> SOURCE DOCUMENT:
--------------------------------

2022/07/24

Quick Shots - 24/Jul/0222

The Perils of a Republic

The damndest things occur to you in the shower. 

I was thinking mostly about the transition of power of Boris Johnson to whoever it is they're going to get next. The transition of power from Donald Trump to Joe Biden of course was infamously terrible, resulting in the January 6 hearings where all the dirty laundry of democracy-in-strife has been getting an airing. Nobody is going to try and break into Parliament House just because Boris Johnson is being removed from office of Prime Minister. Equally, nobody rioted and pretended that Scomo had been robbed of a winning election night. Things might be dire in the UK and Australia when it comes to democratic values, but they're not as bad as they are in the USA.

--------------------------------

> RECORD EXTRACTS:
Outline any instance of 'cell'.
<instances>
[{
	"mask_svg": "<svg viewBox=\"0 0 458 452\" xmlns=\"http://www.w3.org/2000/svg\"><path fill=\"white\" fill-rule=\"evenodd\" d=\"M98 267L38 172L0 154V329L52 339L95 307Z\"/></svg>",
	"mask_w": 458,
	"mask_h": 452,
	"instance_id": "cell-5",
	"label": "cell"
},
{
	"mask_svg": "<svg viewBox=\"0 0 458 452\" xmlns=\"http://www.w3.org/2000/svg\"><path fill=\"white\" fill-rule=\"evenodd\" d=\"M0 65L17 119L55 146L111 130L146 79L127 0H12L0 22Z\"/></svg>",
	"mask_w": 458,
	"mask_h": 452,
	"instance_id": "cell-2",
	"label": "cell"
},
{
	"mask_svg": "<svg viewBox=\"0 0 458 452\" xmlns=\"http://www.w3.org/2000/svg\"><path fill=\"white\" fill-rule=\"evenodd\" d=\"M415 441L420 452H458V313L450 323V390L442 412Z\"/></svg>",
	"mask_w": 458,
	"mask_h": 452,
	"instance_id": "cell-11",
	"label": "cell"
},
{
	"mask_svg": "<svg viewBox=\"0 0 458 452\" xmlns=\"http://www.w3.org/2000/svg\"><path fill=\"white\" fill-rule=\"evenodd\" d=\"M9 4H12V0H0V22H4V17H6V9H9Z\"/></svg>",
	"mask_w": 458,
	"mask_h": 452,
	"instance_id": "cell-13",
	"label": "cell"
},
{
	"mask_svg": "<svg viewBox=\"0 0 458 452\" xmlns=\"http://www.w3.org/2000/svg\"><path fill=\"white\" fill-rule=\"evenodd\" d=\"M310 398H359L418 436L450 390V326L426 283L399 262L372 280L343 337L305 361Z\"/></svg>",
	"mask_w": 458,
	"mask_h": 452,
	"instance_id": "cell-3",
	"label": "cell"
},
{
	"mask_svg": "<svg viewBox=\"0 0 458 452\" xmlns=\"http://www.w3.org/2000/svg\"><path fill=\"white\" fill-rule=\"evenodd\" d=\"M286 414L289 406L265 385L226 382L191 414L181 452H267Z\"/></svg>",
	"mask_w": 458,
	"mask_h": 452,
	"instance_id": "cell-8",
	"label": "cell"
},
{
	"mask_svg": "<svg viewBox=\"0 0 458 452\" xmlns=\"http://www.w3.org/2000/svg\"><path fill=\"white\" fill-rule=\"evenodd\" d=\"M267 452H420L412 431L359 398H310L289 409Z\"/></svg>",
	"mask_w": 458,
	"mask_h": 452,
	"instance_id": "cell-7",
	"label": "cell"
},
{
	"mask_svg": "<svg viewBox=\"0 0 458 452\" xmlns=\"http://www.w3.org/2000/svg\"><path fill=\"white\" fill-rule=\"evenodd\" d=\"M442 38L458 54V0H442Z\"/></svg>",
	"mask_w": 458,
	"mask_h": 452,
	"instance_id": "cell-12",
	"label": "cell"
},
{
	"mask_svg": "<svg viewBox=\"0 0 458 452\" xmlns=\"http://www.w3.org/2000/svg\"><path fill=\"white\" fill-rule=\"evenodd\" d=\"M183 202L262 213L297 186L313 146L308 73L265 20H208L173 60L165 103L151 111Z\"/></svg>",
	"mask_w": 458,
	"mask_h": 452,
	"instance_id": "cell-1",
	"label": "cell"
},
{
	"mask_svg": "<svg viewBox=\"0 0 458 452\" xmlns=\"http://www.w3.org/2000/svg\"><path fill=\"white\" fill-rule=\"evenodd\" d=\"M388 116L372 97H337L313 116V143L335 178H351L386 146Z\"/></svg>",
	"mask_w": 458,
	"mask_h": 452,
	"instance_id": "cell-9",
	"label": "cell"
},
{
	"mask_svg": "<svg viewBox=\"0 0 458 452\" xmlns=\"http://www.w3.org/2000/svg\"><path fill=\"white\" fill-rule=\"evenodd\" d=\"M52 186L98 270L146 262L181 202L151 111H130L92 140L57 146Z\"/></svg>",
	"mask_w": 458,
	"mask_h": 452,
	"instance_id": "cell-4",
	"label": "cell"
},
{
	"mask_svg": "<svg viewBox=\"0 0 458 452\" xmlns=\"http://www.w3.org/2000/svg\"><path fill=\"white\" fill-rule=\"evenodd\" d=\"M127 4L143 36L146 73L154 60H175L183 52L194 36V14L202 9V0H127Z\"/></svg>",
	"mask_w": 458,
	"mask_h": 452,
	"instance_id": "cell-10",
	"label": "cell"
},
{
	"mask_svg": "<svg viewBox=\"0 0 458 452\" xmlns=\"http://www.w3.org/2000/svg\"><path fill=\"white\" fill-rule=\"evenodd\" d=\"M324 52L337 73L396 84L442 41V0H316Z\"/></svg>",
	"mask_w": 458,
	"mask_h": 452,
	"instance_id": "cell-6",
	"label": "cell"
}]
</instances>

--------------------------------

> TASK GOAL: Continue the essay on the transfer of power in the UK, Australia and the USA from the point where it ends.

> TASK RESULT:
January 6 happened exactly because the transition of power between democratically elected heads of state turns out to be vulnerable to intrigue. This is the way of Republics and Presidents. The final authority of government is the President and there's a moment when one is vacating the seat for another - or is supposed to at any rate - and the other has to take that seat where there is a blank moment where authority goes to a metaphorical empty chair. The Constitutional Monarchy model only has that moment when one king or queen dies or abdicates and the crown moves from one head to the next, but because the royal personage wearing the crown is not a political figure it is not vulnerable to intrigue. Allegedly. 

The January 6 event then is merely another entry in the long annals of republics that have come under assault from authoritarians. This isn't ancient Rome, neither is the Senate in Star Wars episodes 1-3, although it bears some thinking upon just why it is that republics are so vulnerable to coup attempts. It is almost as if if you have a republic, then at some point in its history a coup will be attempted. Maybe it's not the system that's the problem but human nature. Even so, the frequency with which republics fall to coups is not something of which I am a fan. 

And then there's the Constitutional Monarchy which get a lot of attention thanks to the UK being the UK.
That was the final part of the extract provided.